*What needs to be done*:
Render every line of the entries below as a JSON list of strings, one string per line, omitting blank lines and any pictures.

(Raw entries)
□ □ □ □
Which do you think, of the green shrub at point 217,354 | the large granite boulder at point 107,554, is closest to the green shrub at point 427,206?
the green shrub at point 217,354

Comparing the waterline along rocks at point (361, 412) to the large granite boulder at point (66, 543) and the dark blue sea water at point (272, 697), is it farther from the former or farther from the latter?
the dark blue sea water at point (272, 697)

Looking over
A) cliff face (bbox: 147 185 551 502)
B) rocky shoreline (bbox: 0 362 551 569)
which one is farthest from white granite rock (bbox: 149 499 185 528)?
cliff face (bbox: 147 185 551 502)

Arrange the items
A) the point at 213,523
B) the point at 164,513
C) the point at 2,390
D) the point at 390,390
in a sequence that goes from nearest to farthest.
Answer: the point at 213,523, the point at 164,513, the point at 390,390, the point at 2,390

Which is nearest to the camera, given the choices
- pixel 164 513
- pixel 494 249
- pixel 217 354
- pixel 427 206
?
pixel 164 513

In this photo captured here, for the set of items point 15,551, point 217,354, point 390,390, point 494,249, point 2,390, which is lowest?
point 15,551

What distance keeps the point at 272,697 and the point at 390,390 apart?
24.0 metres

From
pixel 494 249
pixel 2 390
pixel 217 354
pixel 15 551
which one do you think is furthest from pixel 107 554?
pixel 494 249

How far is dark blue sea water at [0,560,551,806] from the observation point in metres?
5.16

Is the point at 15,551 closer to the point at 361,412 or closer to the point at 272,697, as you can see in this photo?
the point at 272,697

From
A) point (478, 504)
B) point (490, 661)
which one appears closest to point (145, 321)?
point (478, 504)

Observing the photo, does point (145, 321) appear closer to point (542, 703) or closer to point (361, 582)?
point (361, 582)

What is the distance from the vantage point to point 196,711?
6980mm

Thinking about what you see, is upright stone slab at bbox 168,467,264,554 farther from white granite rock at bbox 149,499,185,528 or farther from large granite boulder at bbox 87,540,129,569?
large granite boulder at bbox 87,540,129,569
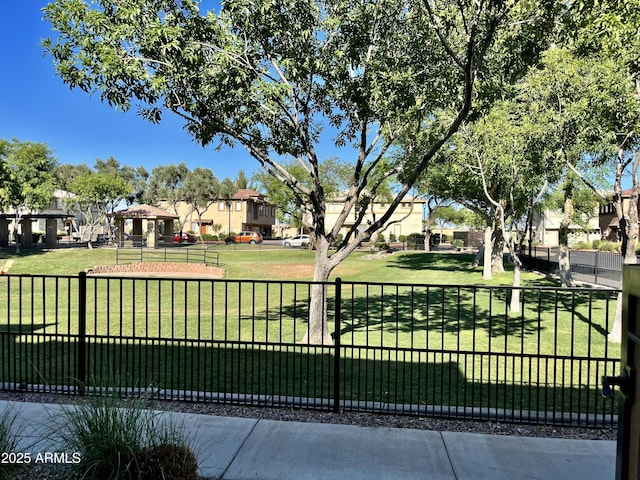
□ □ □ □
*Exercise output*:
[
  "Which do you think, of the green shrub at point 217,354 | the large granite boulder at point 107,554, is closest to the green shrub at point 427,206?",
  "the green shrub at point 217,354",
  "Comparing the waterline along rocks at point (361, 412) to the large granite boulder at point (66, 543) and the dark blue sea water at point (272, 697), is it farther from the former or farther from the latter?",
  "the dark blue sea water at point (272, 697)",
  "Looking over",
  "A) cliff face (bbox: 147 185 551 502)",
  "B) rocky shoreline (bbox: 0 362 551 569)",
  "which one is farthest from white granite rock (bbox: 149 499 185 528)?",
  "cliff face (bbox: 147 185 551 502)",
  "Arrange the items",
  "A) the point at 213,523",
  "B) the point at 164,513",
  "C) the point at 2,390",
  "D) the point at 390,390",
  "in a sequence that goes from nearest to farthest.",
  "Answer: the point at 213,523, the point at 164,513, the point at 390,390, the point at 2,390",
  "Which is nearest to the camera, given the choices",
  "- pixel 164 513",
  "- pixel 494 249",
  "- pixel 217 354",
  "- pixel 427 206",
  "?",
  "pixel 164 513",
  "In this photo captured here, for the set of items point 15,551, point 217,354, point 390,390, point 494,249, point 2,390, which is lowest?",
  "point 15,551",
  "What distance keeps the point at 272,697 and the point at 390,390 apart?",
  "24.0 metres",
  "From",
  "pixel 494 249",
  "pixel 2 390",
  "pixel 217 354",
  "pixel 15 551",
  "which one do you think is furthest from pixel 107 554?",
  "pixel 494 249",
  "How far is dark blue sea water at [0,560,551,806] from the observation point in metres?",
  "5.16",
  "Is the point at 15,551 closer to the point at 361,412 or closer to the point at 272,697, as you can see in this photo?",
  "the point at 272,697",
  "From",
  "A) point (478, 504)",
  "B) point (490, 661)",
  "which one appears closest to point (145, 321)?",
  "point (478, 504)",
  "Observing the photo, does point (145, 321) appear closer to point (542, 703) or closer to point (361, 582)?",
  "point (361, 582)",
  "What is the distance from the vantage point to point 196,711?",
  "6980mm",
  "Thinking about what you see, is upright stone slab at bbox 168,467,264,554 farther from white granite rock at bbox 149,499,185,528 or farther from large granite boulder at bbox 87,540,129,569?",
  "large granite boulder at bbox 87,540,129,569"
]